→ Description of the task:
Reproduce verbatim the final portion of the material below, from the line containing "Out of (647,54)" through its last line, and nothing else.

══════════

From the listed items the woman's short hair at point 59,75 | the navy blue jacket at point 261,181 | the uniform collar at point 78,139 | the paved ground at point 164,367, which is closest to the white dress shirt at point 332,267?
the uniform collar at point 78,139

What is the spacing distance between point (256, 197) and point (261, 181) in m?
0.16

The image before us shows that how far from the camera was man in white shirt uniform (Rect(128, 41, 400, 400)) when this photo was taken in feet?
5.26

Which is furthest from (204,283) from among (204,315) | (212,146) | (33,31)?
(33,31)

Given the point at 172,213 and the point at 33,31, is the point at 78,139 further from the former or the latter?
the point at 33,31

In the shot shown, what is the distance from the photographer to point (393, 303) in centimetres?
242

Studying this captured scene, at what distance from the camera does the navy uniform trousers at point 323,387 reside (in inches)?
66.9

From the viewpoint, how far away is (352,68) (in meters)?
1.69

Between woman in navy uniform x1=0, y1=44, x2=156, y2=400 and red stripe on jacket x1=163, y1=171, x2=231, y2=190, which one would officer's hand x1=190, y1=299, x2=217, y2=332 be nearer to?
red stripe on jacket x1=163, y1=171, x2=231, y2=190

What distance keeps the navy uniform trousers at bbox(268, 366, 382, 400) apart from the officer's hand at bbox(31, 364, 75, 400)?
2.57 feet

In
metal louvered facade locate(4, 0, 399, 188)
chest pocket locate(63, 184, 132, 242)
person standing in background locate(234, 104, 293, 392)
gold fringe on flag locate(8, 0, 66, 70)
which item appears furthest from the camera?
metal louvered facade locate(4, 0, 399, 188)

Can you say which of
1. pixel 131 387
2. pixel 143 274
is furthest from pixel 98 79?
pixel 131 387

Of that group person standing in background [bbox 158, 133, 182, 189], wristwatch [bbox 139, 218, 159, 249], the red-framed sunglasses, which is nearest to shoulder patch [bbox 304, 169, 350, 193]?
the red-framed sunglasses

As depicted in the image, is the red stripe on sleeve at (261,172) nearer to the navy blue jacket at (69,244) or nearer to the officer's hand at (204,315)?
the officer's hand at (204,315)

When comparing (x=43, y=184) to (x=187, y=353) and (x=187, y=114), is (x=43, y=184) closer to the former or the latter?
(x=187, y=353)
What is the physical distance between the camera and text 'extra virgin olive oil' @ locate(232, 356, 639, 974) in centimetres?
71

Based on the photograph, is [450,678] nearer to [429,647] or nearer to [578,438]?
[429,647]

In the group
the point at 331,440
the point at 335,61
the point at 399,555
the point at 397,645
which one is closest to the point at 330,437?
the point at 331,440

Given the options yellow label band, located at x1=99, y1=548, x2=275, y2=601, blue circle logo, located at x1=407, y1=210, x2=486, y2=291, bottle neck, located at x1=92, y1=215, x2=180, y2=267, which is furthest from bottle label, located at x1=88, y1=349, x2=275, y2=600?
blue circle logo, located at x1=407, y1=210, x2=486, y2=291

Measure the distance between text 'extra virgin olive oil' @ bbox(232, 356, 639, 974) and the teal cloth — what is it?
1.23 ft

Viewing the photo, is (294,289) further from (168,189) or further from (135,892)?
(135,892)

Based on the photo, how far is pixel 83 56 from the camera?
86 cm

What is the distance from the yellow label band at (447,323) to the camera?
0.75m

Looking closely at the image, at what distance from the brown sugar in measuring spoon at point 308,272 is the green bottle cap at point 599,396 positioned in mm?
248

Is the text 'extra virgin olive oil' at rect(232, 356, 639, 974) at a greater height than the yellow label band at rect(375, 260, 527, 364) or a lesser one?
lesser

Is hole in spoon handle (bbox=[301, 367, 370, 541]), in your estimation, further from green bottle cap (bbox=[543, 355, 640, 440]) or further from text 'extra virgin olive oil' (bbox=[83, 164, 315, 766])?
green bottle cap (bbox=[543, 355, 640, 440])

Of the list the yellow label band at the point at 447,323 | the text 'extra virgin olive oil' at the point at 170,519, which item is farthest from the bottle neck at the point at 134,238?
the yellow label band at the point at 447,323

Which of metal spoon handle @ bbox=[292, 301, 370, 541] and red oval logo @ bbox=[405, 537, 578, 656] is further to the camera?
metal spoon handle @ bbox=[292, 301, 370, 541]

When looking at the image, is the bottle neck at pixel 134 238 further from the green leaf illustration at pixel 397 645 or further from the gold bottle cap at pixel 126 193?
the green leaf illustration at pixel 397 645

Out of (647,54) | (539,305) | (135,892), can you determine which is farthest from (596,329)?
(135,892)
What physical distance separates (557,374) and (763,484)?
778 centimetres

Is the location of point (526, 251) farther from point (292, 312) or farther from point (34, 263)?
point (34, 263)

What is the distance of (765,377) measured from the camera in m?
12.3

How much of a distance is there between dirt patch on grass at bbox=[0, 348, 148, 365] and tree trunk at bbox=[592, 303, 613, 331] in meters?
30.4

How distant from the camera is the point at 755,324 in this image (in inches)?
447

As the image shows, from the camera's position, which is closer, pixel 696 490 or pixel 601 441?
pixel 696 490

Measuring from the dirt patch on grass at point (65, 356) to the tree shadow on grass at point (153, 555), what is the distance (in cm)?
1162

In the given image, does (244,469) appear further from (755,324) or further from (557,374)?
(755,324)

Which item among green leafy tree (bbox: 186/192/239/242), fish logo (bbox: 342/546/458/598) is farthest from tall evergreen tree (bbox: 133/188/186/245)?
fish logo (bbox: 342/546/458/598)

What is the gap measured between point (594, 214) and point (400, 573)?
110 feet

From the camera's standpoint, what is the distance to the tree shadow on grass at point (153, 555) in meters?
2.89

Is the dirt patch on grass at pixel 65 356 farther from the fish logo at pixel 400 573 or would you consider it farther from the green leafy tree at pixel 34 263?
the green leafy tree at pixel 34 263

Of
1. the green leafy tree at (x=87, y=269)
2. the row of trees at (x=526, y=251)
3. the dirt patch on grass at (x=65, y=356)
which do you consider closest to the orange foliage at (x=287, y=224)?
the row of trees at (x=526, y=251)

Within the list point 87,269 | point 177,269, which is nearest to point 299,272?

══════════

→ Task response:
Out of (647,54) | (539,305) | (135,892), can you determine which is farthest from (596,329)?
(135,892)
What physical distance separates (557,374) and (763,484)?
778 centimetres

Is the location of point (526, 251) farther from point (292, 312) or farther from point (34, 263)?
point (34, 263)

What is the distance of (765,377) measured from the camera in m?
12.3

How much of a distance is there between dirt patch on grass at bbox=[0, 348, 148, 365] and tree trunk at bbox=[592, 303, 613, 331] in meters?
30.4

How distant from the camera is the point at 755,324 in this image (in inches)?
447

As the image shows, from the camera's position, which is closer, pixel 696 490 or pixel 601 441?
pixel 696 490

Measuring from the dirt patch on grass at point (65, 356) to the tree shadow on grass at point (153, 555), what is the distance (in cm)?
1162

In the given image, does (244,469) appear further from (755,324) or further from (557,374)?
(755,324)

Which item among green leafy tree (bbox: 186/192/239/242), fish logo (bbox: 342/546/458/598) is farthest from tall evergreen tree (bbox: 133/188/186/245)?
fish logo (bbox: 342/546/458/598)

What is the gap measured between point (594, 214) and point (400, 573)?
110 feet

From the camera's standpoint, what is the distance to the tree shadow on grass at point (153, 555) in meters?
2.89

Is the dirt patch on grass at pixel 65 356 farther from the fish logo at pixel 400 573 or would you consider it farther from the green leafy tree at pixel 34 263?
the green leafy tree at pixel 34 263

Of
1. the green leafy tree at (x=87, y=269)
2. the row of trees at (x=526, y=251)
3. the dirt patch on grass at (x=65, y=356)
which do you consider closest to the orange foliage at (x=287, y=224)?
the row of trees at (x=526, y=251)

Within the list point 87,269 | point 177,269, which is nearest to point 299,272?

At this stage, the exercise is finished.